III. EKSPLORASI Injil & Budaya/Adat-Istiadat
III.1 Apa itu Injil ??? . . .
Injil adalah Ungkapan kabar sekucita atau ungkapan EUANGGELION. Ia adalah sebuah rahasia ILAHI yang tak berawal & tdk berakhir. PAULUS mendefenisikan Injil sebagai kekuatan ALLAH yang menyelamatkan semua orang percaya (baik orang Yahudi tetapi juga orang Yunani… Roma.1:16), karena itu Injil bukan sekedar berita, Ia adalah sebuah kuasa atau lebih tepat Ia adalah sebuah berita atau realitas yang memiliki kuasa yang menyelamatkan. Injil adalah daya yang menyelamatkan dari ALLAH.
Penulis kitab MARKUS berbicara lebih kongrit lagi mengenai Injil. Ia langsung menunjuk kepada YESUS KRISTUS sebagai Injil dari ALLAH… “Inilah Permulaan Injil tentang Yesus Kristus (Markus. 1:1)”.
Lagi-lagi Injil bukan hanya seperangkat prinsip, nilai atau doktrin. Ia adalah realitas yg berwujud dalam diri manusia, bahkan Injil itu sendiri adalah suatu pribadi “YESUS KRISTUS”.
Pemikiran ini dikemukakan juga oleh Karl Barth, Ia berpendapat bahwa ungkapan “Firman Allah” pada awalnya berarti Allah sendiri yang menyatakan diri-Nya melalui sabda-Nya.
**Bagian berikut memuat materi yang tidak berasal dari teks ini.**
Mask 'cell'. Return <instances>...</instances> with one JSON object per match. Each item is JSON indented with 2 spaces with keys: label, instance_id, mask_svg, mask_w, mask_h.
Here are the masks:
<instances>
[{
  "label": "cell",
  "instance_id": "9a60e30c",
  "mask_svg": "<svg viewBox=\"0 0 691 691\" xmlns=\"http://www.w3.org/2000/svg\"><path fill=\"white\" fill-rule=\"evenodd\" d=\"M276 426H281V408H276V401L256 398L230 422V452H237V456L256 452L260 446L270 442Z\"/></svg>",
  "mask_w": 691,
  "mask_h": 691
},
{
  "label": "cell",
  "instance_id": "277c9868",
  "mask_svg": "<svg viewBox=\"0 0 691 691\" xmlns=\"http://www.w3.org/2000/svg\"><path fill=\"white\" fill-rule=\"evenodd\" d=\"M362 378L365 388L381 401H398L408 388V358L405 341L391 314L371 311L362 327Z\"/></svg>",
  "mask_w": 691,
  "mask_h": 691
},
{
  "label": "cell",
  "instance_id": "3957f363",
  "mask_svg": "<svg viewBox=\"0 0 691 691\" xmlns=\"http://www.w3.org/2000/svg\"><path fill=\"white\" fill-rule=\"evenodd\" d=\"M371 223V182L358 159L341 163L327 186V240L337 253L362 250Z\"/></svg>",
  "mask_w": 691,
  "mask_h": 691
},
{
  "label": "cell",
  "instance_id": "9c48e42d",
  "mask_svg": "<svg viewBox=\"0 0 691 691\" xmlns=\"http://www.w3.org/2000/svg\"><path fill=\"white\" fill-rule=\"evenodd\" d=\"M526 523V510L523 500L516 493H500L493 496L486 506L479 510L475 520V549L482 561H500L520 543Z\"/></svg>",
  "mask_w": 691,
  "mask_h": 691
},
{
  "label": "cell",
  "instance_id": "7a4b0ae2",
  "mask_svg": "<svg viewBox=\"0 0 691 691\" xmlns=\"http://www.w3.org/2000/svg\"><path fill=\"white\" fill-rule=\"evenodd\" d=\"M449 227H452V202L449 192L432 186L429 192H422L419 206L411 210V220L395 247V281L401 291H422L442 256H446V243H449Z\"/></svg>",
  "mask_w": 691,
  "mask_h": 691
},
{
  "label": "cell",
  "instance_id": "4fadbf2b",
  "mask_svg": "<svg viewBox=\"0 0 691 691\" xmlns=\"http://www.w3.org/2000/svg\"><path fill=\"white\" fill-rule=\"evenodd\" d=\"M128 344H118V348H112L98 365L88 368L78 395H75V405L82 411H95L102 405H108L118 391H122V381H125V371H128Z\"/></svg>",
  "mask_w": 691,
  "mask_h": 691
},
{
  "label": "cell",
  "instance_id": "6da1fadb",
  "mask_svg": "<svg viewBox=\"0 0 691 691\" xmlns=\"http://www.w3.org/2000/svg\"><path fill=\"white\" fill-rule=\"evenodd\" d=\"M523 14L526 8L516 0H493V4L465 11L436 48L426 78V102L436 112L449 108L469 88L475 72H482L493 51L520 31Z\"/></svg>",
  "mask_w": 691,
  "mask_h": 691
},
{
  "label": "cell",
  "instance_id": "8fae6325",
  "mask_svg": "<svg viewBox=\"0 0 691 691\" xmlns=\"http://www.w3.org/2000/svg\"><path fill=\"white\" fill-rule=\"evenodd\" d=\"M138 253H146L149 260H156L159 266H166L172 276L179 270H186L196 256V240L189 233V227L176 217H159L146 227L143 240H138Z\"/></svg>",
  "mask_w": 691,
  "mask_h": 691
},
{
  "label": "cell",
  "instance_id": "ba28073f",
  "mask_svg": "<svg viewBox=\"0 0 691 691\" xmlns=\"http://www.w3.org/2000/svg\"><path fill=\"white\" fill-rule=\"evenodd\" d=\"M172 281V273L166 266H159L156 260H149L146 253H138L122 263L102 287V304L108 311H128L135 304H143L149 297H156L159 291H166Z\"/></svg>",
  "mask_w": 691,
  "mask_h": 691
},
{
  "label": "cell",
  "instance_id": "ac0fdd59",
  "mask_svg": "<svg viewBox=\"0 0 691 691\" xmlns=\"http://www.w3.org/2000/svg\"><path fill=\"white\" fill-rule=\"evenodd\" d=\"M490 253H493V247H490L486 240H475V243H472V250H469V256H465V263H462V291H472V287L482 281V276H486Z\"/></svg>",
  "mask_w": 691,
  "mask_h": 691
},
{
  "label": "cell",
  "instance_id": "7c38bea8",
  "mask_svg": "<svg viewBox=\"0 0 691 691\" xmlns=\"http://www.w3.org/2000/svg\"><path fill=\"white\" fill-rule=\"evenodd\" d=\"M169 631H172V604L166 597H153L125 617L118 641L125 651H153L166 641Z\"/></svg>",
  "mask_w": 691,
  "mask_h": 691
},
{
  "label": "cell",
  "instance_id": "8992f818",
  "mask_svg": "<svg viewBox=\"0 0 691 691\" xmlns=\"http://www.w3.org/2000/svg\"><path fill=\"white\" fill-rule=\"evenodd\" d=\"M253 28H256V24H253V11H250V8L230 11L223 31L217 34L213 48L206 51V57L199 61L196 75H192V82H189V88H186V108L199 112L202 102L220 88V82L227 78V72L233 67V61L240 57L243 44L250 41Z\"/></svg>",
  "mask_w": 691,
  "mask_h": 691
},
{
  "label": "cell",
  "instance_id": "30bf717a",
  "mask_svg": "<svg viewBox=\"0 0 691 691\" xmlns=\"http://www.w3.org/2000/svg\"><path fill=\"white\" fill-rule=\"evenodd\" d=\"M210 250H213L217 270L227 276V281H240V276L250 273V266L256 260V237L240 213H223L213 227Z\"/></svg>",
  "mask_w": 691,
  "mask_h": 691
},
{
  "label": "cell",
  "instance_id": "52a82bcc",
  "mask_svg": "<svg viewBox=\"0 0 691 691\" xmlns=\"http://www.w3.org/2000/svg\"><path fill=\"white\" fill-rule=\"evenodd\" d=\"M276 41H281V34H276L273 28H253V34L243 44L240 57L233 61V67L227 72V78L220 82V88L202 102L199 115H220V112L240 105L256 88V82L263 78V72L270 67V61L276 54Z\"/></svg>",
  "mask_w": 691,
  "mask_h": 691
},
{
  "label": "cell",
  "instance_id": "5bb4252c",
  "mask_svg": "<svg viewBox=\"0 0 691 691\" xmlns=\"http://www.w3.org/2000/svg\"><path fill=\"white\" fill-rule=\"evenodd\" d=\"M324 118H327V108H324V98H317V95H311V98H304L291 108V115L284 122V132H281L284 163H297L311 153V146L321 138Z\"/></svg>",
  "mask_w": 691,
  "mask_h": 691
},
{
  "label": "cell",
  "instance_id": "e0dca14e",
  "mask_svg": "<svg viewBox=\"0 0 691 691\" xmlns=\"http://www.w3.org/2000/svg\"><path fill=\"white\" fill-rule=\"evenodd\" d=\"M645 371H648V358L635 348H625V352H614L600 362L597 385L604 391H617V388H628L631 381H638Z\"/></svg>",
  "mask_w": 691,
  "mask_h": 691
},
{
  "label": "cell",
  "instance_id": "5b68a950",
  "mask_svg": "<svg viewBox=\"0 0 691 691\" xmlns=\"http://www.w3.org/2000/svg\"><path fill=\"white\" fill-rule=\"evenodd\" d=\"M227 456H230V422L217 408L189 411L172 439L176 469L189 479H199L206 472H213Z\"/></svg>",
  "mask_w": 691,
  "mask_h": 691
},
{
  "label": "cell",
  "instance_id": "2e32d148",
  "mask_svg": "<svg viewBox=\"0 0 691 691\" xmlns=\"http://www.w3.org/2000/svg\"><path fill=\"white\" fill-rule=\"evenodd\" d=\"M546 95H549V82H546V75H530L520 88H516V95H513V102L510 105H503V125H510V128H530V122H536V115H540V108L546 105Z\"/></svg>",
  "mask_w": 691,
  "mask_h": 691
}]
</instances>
Kemudian Yesus Kristus juga dinamakan “Firman Allah”…… Emil Brunner juga sependapat dengan K.Barth tentang arti Firman Allah, selanjutya Dia menambahkan bahwa Alkitab adalah Firman Allah sejauh dimengerti bahwa Yesus Kristus itulah pusat kesaksian Alkitab.
Sebagai suatu Pribadi Injil memiliki beberapa kualifikasi :
1. Ia bersifat KEKAL ; … Injil adalah kenyataan ALLAH, Ia mengawali, memenuhi segala sesuatu & memberi makna pada semua yang ada. ini ditegaskan Paulus dalam (Kolose. 1:15) “Ia adalah gambaran ALLAH yang tidak kelihatan, yang sulung, lebih utama dari segala yang diciptakan”… karena itu Injil adalah SANG PENCIPTA sendiri.
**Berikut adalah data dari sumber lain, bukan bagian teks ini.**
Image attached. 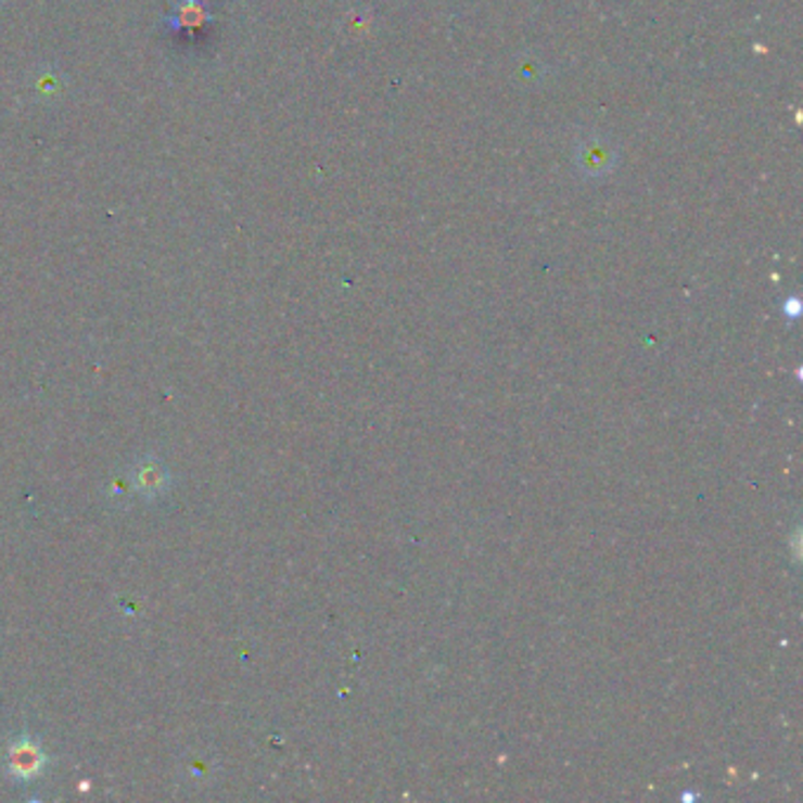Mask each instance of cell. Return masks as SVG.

Dengan demikian berbicara tentang Injil artinya berbicara tentang YESUS KRISTUS, yang adalah ALLAH juga adanya.
2. Sekalipun bersifat Kekal, Injil ternyata memiliki kemampuan “berubah yang luar biasa”, Ia disebut Paulus sebagai “Kekuatan ALLAH yang menyelamatkan” setiap orang percaya baik orang Yahudi juga org Yunani ….. (Roma. 1:16).
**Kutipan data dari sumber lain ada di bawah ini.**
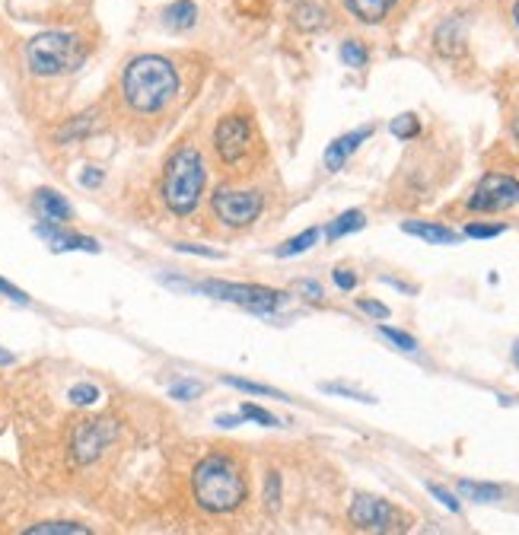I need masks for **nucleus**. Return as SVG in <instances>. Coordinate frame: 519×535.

Injil bukan sesuatu yang TAHAN PERUBAHAN atau ANTI PERUBAHAN. Dalam rangka menyelamatkan manusia dari latar belakang berbeda Injil siap MEMBAHARUI & MENGUBAH bentuk kehadiranNya. Karena itu Injil memiliki daya PENYESUAIAN diri yang tinggi sehingga bisa diterima baik Yahudi maupun Yunani.
Karakteristik Injil seperti itu menjadi nyata bagi kita di dalam diri & karya YESUS KRISTUS. Di dalam DIA kita berhadapan dengan KEKUATAN ALLAH yang menyelamatkan setiap orang percaya, dengan kata lain Injil adalah suatu GERAKAN YG BERADA DALAM PERJALANAN DENGAN ALLAH UNTUK MENJUMPAI MANUSIA.
III.2 Apa itu Budaya/ Adat-Istiadat ??? . . .
Budaya sebagai konsep, dipandang sebagai keseluruhan gagasan dari karya manusia, yang harus dibiasakannya dengan belajar, beserta keseluruhan dari hasil budi dan karya. Kebudayaan dapat dipandang juga sebagai keseluruhan pengetahuan manusia sebagai makhluk sosial yang digunakan untuk memahami dan menginterpertasikan lingkungan dan pengalamannya serta menjadi landasan untuk mewujudkan tingkah lakunya.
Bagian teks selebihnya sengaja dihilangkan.